Items from a data source:
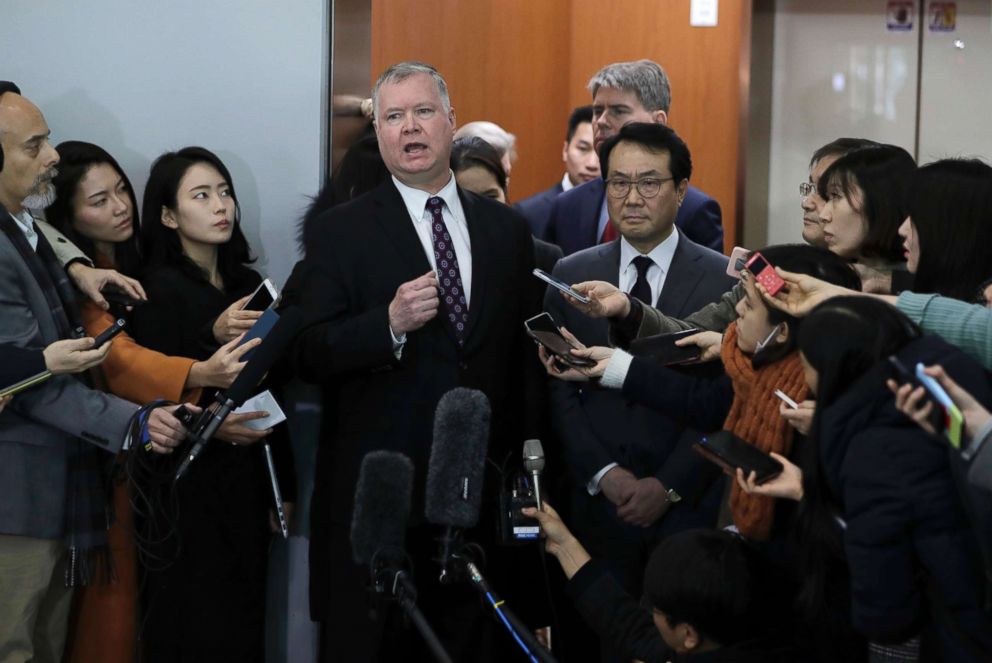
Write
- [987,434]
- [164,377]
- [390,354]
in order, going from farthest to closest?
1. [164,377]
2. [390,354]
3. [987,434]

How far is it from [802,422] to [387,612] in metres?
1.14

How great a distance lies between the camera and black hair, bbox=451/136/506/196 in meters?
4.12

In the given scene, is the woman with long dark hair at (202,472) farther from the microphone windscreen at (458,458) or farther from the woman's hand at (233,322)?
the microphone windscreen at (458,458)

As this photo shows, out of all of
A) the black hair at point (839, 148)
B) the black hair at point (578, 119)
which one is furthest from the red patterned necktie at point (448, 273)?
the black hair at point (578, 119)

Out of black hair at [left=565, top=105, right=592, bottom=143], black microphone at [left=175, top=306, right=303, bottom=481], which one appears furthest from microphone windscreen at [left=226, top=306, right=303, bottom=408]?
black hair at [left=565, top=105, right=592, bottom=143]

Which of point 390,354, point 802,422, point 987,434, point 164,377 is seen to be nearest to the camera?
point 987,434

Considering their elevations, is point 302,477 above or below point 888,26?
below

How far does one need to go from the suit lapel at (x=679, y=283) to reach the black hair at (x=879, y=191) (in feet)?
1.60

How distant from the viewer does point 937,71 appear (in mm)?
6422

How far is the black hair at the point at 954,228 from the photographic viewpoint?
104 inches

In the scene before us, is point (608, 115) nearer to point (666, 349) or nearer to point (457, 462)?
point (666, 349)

---

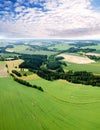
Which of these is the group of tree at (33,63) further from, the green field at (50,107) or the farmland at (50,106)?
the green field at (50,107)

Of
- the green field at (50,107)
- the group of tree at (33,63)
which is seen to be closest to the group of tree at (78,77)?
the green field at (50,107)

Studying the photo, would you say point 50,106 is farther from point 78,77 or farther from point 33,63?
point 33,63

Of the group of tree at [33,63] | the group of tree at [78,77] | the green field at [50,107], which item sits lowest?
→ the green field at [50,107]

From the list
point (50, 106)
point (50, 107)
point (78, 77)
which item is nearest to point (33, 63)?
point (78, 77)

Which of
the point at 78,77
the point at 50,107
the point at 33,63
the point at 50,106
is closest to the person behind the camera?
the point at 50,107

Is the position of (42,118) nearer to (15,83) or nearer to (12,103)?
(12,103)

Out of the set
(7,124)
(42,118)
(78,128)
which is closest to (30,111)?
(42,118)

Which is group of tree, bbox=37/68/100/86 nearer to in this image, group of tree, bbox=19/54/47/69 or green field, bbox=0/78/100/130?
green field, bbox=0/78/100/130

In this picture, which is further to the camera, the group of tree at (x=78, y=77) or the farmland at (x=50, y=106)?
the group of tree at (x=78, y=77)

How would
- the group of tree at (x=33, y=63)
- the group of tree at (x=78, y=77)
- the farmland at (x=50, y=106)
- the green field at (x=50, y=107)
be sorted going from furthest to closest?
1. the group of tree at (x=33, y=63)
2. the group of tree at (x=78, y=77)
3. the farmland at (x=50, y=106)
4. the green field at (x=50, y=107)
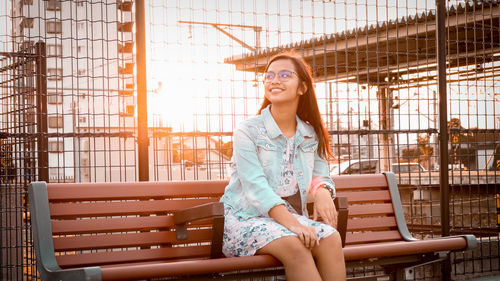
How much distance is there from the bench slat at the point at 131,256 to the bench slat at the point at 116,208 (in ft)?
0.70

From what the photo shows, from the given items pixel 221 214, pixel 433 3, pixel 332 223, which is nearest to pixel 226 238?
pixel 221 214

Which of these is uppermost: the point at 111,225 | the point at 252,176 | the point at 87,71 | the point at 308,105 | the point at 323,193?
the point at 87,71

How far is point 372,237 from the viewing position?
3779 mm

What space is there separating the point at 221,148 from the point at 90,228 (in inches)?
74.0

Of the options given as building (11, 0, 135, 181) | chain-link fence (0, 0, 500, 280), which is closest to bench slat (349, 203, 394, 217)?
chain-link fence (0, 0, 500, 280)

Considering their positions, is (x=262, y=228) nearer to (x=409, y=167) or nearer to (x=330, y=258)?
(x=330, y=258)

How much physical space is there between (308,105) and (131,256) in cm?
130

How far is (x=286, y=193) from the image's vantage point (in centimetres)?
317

==

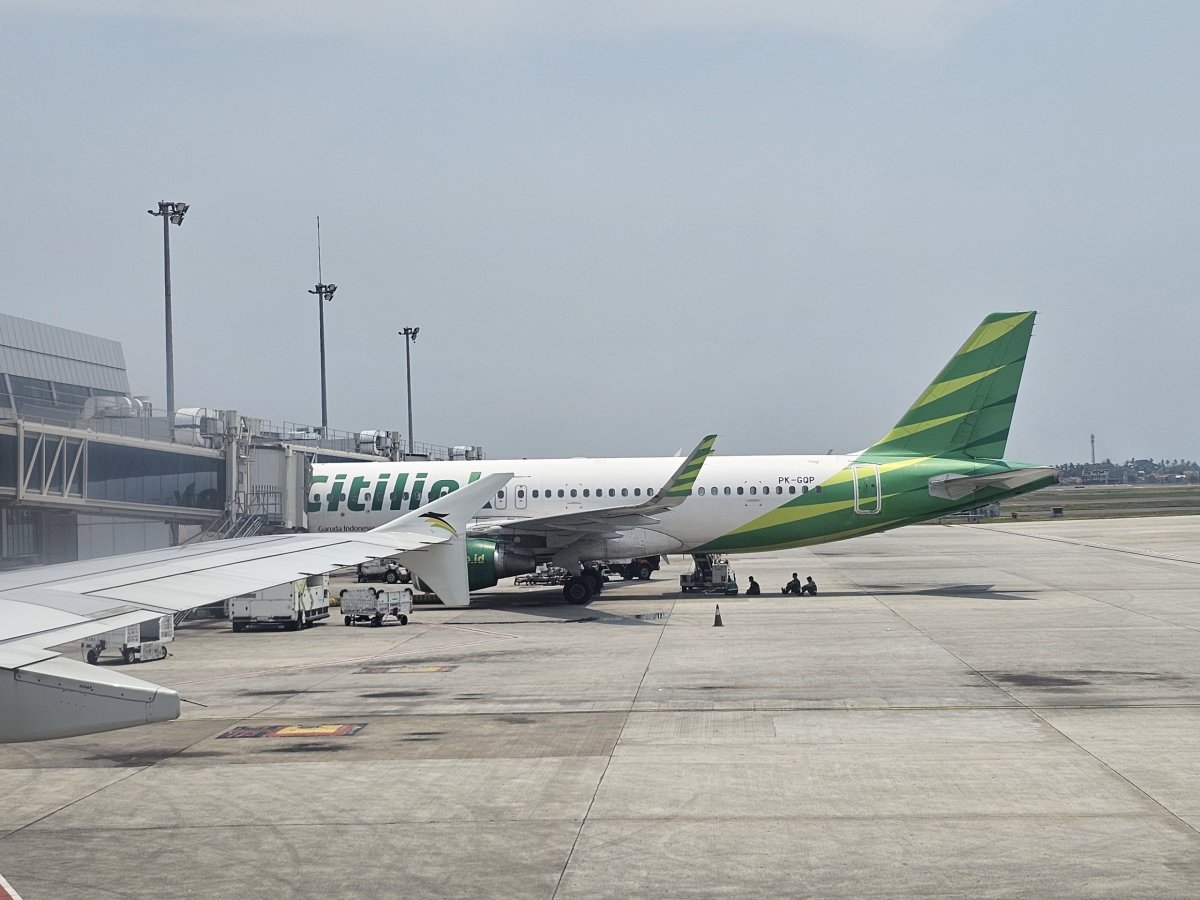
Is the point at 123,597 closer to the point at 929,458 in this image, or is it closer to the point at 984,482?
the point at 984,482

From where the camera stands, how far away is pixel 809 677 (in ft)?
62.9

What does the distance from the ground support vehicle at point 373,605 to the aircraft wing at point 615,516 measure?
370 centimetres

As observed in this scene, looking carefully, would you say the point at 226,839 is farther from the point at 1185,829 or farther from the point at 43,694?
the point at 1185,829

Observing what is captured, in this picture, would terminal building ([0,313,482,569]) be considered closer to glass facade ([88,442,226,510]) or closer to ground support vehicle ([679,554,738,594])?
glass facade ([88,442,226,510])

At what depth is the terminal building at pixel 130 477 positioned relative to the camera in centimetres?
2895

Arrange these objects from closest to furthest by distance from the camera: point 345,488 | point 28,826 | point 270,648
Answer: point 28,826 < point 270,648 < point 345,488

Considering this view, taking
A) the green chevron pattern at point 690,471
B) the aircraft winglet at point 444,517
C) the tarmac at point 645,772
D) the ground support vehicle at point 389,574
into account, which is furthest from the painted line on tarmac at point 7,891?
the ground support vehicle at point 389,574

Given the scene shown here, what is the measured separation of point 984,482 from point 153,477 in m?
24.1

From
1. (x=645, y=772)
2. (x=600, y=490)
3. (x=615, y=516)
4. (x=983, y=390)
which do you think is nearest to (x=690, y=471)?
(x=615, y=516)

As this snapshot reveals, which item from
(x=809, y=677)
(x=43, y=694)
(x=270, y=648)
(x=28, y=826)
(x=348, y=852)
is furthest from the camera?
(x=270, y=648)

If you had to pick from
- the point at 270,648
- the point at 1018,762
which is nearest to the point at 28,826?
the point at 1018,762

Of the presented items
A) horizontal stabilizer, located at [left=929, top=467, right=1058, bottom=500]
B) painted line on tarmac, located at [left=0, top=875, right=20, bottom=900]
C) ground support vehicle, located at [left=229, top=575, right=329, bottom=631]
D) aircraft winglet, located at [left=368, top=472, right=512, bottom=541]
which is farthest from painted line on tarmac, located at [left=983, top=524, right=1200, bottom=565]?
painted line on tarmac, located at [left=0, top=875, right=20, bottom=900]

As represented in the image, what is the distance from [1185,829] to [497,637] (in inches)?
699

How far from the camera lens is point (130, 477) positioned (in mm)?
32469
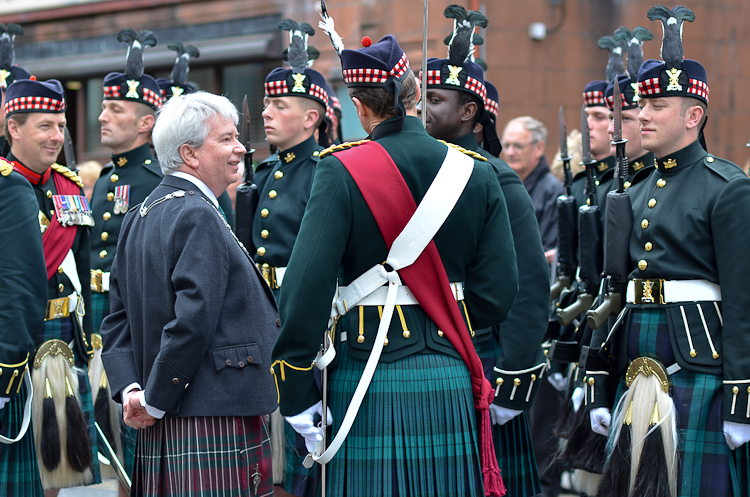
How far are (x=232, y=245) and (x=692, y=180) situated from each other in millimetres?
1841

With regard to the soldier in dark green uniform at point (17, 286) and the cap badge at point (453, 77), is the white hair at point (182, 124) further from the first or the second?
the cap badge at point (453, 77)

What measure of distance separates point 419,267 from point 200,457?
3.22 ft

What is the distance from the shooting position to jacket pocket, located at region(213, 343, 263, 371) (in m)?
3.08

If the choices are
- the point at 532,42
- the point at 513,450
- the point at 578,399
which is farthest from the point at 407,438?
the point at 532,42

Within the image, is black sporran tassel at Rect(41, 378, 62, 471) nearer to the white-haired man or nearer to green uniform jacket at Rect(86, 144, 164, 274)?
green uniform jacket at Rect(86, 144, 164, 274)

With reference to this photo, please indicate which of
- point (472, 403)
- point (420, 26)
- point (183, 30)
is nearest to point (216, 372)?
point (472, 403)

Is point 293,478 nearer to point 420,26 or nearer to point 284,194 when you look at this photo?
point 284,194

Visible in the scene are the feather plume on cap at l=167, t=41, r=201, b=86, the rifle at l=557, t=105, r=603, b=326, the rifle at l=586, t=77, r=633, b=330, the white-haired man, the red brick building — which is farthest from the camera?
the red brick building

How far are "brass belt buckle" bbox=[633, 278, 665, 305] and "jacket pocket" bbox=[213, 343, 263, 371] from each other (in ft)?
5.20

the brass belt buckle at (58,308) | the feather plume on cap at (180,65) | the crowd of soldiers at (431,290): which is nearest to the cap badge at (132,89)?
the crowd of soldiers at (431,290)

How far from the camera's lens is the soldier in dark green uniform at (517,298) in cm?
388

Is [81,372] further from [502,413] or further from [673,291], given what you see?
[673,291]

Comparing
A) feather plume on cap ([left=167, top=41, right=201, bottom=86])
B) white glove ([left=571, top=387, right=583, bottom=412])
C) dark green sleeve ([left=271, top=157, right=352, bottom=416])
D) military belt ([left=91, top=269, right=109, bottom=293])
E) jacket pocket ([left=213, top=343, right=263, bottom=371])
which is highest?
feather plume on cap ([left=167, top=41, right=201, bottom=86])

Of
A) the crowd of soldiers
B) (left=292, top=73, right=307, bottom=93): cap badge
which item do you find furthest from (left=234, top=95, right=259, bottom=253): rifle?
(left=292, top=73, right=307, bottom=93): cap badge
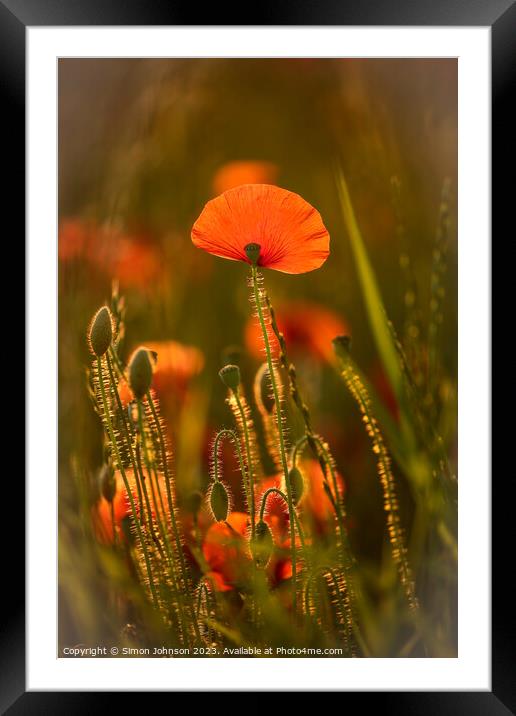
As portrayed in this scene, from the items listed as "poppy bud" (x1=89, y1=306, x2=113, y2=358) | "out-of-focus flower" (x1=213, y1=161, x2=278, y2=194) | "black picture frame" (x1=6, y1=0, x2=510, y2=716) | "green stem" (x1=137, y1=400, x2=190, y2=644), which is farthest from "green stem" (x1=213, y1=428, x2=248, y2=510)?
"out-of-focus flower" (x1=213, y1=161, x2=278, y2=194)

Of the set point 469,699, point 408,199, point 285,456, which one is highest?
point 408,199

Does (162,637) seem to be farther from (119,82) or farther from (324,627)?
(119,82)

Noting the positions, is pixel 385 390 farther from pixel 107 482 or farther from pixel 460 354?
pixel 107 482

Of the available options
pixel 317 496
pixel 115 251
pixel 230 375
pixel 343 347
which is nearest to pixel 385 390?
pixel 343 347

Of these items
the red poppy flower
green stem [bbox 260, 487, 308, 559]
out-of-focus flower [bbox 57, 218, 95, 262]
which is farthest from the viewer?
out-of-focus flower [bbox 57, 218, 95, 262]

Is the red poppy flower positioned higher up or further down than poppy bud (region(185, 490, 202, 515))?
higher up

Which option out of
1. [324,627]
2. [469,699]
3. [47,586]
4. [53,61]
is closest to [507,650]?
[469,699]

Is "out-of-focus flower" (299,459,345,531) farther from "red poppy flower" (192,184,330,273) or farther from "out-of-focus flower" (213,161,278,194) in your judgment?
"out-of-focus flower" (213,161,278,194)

Work to complete:
Which lines above contain the word "nearest" with matching capitalization? List every such line.

Solution:
Which of point 390,354, point 802,422, point 987,434, point 164,377 is seen to be nearest to the camera?
which item is nearest to point (33, 63)?
From what the photo shows, from the given items pixel 221 214, pixel 433 3, pixel 332 223, which is nearest to pixel 226 238?
which do you think is nearest to (x=690, y=471)?
which is nearest to the point at 28,826?
is nearest to point (216, 372)?
the brass belt buckle at (58,308) | the feather plume on cap at (180,65) | the crowd of soldiers at (431,290): which is nearest to the cap badge at (132,89)?
which is nearest to pixel 385 390?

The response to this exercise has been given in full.